AI · · · source (interconnects.ai)

Nathan Lambert announced he is leaving the Allen Institute for AI, where he ran the post-training work behind Tulu and OLMo. In his farewell post he uses the occasion to make a public argument that lands harder than the usual exit note. His blunt summary: fully open post-training recipes are about as far behind as they have ever been, and falling further behind. Frontier labs keep their methods quiet, and the public side cannot close the gap on its own.

Lambert credits Ai2 for a culture that lets researchers ship influential work without locking it behind product launches, and frames his arc there as proof that vision and clear writing still matter in a field that rewards execution. The deeper concern, he argues, is structural. As more talent moves into closed labs, public science loses its role as the neutral interpreter of new technology, and the institutions that train the next generation of researchers thin out. He is not announcing a new employer. He plans to spend the next months building medium-sized open models tuned for specific tasks, aimed at giving the ecosystem more variety than another round of frontier-chasing.

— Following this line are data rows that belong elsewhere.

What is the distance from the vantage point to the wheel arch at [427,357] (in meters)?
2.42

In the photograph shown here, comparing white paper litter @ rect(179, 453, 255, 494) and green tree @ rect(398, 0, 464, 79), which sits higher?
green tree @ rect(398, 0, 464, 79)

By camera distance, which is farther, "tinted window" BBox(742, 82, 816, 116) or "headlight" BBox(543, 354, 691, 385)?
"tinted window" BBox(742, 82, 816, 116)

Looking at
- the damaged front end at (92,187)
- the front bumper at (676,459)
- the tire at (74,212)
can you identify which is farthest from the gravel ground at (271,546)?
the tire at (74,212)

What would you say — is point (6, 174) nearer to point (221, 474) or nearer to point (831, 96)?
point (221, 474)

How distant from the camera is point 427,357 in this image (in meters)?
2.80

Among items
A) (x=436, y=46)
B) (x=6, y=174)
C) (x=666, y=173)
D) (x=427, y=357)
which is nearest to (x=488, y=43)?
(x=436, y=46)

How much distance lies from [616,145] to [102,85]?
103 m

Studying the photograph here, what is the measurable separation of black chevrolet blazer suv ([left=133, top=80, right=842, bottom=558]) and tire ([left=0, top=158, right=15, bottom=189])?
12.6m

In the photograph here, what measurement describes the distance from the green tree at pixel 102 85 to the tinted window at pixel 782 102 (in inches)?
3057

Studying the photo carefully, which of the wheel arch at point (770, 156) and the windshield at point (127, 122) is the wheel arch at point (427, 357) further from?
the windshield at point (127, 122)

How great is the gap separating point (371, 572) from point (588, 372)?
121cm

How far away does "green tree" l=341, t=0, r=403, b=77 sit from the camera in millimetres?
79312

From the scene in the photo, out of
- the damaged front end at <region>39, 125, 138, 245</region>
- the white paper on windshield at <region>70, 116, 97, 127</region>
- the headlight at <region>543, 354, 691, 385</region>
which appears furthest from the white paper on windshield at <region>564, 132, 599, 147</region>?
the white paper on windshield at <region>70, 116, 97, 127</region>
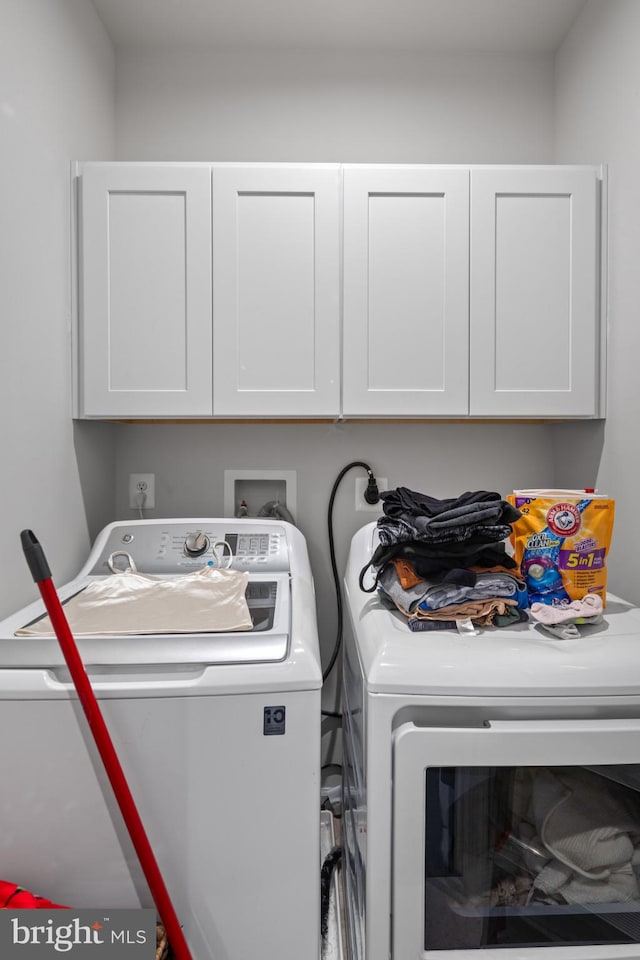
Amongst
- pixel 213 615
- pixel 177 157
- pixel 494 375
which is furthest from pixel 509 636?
pixel 177 157

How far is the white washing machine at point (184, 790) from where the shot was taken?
3.25ft

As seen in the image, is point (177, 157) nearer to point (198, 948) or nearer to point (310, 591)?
point (310, 591)

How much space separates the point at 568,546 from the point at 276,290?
1048 millimetres

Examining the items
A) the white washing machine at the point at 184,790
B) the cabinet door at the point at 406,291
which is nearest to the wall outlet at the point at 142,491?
the cabinet door at the point at 406,291

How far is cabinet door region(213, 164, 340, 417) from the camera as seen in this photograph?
1.60m

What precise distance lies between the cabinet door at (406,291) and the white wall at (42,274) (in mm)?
798

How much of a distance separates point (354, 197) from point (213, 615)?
1.22 meters

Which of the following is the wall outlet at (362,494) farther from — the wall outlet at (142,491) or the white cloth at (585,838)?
the white cloth at (585,838)

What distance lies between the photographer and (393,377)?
5.39ft

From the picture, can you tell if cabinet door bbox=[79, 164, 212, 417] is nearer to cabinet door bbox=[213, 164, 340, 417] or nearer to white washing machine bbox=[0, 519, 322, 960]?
cabinet door bbox=[213, 164, 340, 417]

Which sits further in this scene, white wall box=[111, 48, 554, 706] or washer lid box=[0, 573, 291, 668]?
white wall box=[111, 48, 554, 706]

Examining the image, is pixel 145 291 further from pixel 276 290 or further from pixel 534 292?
pixel 534 292

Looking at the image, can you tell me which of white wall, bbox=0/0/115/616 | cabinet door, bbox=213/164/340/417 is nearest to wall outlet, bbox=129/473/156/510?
white wall, bbox=0/0/115/616

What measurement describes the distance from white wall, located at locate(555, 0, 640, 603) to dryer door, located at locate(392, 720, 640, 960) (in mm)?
615
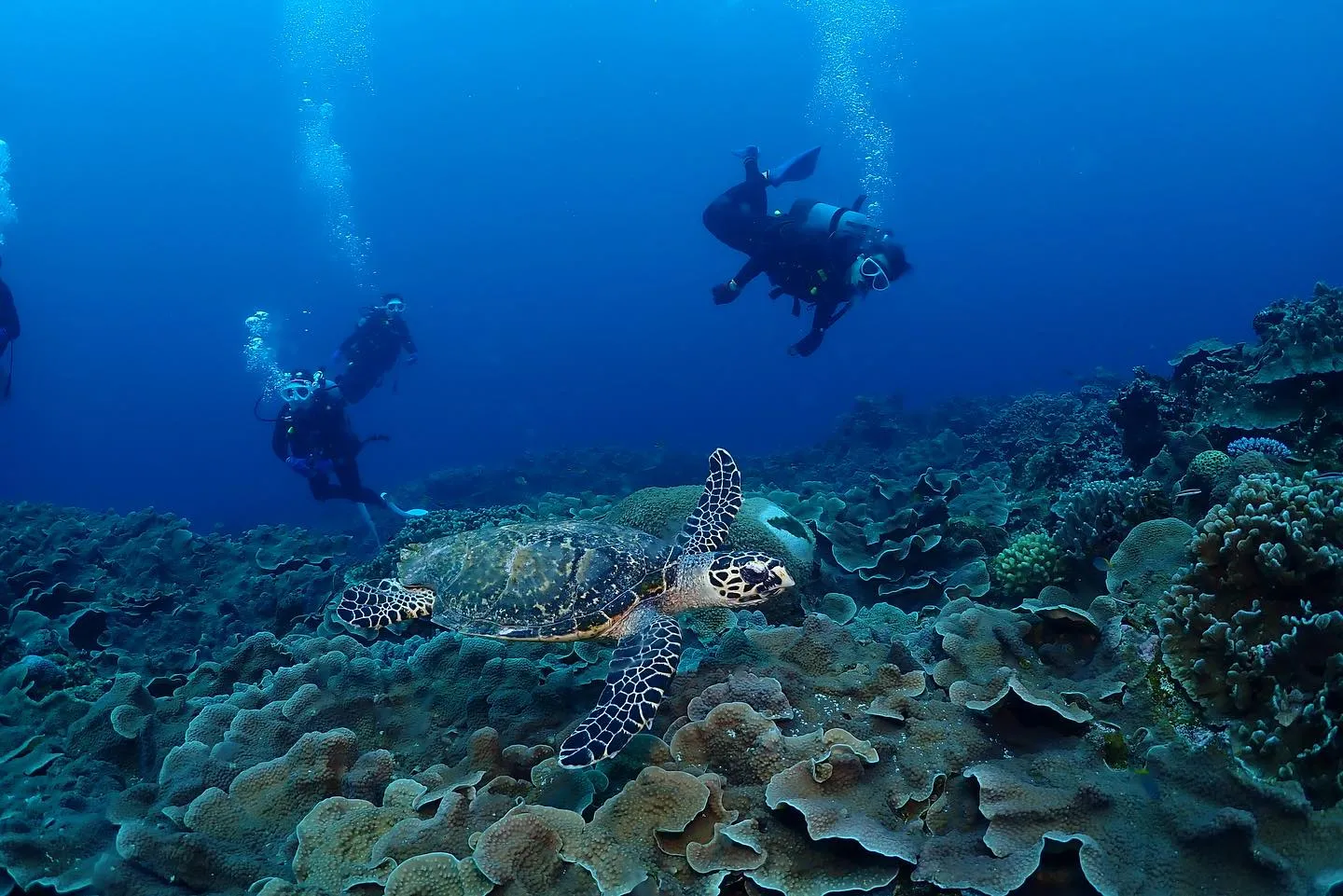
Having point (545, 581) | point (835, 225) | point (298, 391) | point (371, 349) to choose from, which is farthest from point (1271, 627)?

The post lands during a busy week of closed releases, which is partly the point. Someone has to keep the recipes legible if open work is to survive past 2026.

Why it matters

If your team relies on open post-training recipes, Lambert's departure is a signal that the talent pipeline behind those recipes is fragile. Track which institutions or independents end up filling the gap, because that is where future Tulu-class work will come from.